▸ **Your task**: What should be copied is the stretch of entries below from the line with "Cover Image: Forest of Souls" up to and including the line with "LG 108cm (43", exactly and without images.

▸ **Excerpted records**:
□ □ □

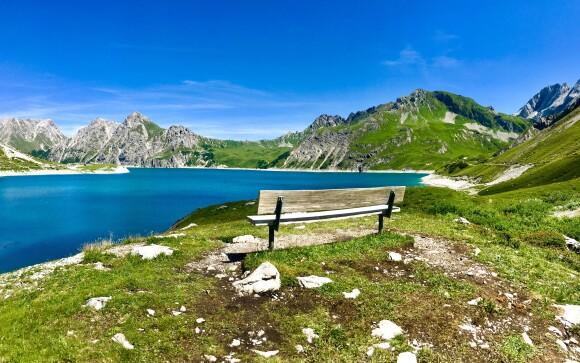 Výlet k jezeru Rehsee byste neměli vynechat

□ □ □

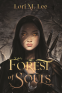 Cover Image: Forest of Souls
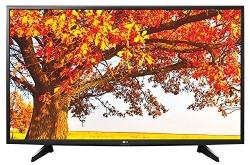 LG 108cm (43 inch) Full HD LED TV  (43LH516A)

□ □ □

▸ **Reply**:
 Cover Image: Forest of Souls
 LG 108cm (43 inch) Full HD LED TV  (43LH516A)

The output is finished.